Süddeutsche Zeitung

Ölförderung:Das Geschäft geht weiter

Taube Ohren: Während BP noch damit kämpft, das Leck der "Deepwater Horizon" zu schließen, gehen die Bohrungen an anderen Orten weiter: Ölkonzerne drängen ins tiefe Wasser, wo noch große Mengen Öl und Gas lagern.

Christopher Schrader

Vor einigen Tagen hatte der dänische Konzern Maersk eine gute Nachricht für die Welt. In der Tiefsee, 100 Kilometer vor der Küste Angolas, haben seine Mitarbeiter die Bohrung Chissonga-2 erfolgreich abgeschlossen. Unter 1355 Metern Wasser war der diamantbesetzte Bohrer noch 4697 Meter ins Erdreich vorgestoßen und hatte dort Öl gefunden.
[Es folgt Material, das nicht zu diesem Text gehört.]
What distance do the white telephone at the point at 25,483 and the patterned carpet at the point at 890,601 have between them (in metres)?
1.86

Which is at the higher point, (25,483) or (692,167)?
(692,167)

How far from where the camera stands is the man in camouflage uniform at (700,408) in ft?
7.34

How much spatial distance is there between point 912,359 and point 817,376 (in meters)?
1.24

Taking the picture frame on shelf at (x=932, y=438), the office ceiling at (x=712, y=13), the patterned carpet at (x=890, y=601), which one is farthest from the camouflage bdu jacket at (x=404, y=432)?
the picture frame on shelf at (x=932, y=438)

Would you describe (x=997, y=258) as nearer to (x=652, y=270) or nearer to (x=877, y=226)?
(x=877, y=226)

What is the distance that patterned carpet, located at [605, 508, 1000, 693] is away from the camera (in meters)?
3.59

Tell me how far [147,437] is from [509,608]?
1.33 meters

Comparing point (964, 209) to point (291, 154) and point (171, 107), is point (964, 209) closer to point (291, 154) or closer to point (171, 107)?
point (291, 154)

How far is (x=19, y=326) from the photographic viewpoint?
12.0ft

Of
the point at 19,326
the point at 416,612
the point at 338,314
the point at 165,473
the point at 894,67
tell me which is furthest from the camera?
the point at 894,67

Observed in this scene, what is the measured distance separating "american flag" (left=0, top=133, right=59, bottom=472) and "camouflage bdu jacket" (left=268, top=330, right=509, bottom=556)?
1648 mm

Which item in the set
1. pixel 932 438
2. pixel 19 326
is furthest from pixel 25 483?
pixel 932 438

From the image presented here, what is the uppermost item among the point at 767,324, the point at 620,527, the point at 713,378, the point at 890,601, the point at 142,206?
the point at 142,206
Die Welt allerdings hat nicht zugehört. Seit 49 Tagen spuckt schließlich die Macondo genannte Quelle im Golf von Mexiko Rohöl ins Meer. Hier hatte der Konzern BP seit Oktober 2009 bei 1524 Metern Wassertiefe ein Loch gebohrt, Anfang April unter 5600 Metern Gestein eine reiche Lagerstätte entdeckt, aber beim Abdichten die Kontrolle verloren.

Die Umweltkatastrophe versetzt Amerika in einen Schock; Volk und Regierung verfolgen mit hilfloser Wut die Versuche von BP, das Leck zu stopfen. Die Welt schaut zu, sorgt sich um die Pelikane und betankt die Autos derweil mit Benzin, das zu einem großen Teil aus Bohrungen vor den Küsten stammt.
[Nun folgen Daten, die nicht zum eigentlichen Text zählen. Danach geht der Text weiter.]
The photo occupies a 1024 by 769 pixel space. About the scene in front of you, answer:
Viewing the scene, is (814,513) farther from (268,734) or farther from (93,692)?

Schon darum ist nicht zu erwarten, dass die Suche nach Öl im Meer gestoppt wird. "Es geht hier um Bodenschätze im Wert von Billionen Dollar", erklärte Peter van Doren vom amerikanischen Thinktank Cato Institute der BBC, "da könnten 100 solche Unfälle passieren, bevor man anfängt nachzudenken."

Stattdessen sorgen sich die Experten, ob ein Moratorium bei Offshore-Bohrungen, wie es die Amerikaner verkündet haben, die Versorgung der Welt gefährdet. Fast eine Million Barrel pro Tag könnte 2015 fehlen, rechnet Nobuo Tanaka, Chef der Internationalen Energieagentur, im Wall Street Journal vor, wenn die Industrie gebremst wird. Das sei zwar nur ein Prozent des Verbrauchs, aber die Förderung lasse sich nur um sechs Millionen Barrel steigern. "Das darf man nicht ignorieren", warnt Tanaka.
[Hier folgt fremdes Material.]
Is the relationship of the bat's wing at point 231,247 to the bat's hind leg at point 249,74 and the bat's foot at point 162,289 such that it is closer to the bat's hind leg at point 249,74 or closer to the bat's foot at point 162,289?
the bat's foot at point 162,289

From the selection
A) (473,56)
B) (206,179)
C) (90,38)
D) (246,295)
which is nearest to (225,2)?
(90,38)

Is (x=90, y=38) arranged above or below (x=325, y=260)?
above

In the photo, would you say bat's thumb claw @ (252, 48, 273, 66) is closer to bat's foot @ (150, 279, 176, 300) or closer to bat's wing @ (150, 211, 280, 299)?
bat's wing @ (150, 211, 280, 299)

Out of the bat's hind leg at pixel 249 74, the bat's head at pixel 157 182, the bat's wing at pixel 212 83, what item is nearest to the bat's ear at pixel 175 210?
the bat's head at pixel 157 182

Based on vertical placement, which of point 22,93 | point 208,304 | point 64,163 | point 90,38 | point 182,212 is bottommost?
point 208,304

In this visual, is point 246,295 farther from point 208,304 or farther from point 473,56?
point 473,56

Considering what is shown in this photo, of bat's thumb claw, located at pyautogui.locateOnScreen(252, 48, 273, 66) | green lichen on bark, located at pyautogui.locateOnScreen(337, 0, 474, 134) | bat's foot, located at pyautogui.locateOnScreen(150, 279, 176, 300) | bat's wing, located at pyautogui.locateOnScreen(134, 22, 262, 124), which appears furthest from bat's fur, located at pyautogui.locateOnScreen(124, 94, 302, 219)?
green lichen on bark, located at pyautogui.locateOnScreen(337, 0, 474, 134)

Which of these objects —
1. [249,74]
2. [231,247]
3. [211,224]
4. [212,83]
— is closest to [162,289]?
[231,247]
Ölquelle "Goldenes Dreieck"

In Angola, wo Maersk mit den Großen der Branche um Claims gerungen hat, zweifelt niemand grundlegend an dem Geschäft. Das afrikanische Land gehört zu den Boomregionen: 2020, schätzt der Ölkonzern Shell, wird dort doppelt so viel Öl gefördert wie in Nigeria. Die produktivsten Förderanlagen, das gilt überall im "Goldenen Dreieck" zwischen Angola, Brasilien und dem Golf von Mexiko, stehen oder schwimmen weit draußen im Meer.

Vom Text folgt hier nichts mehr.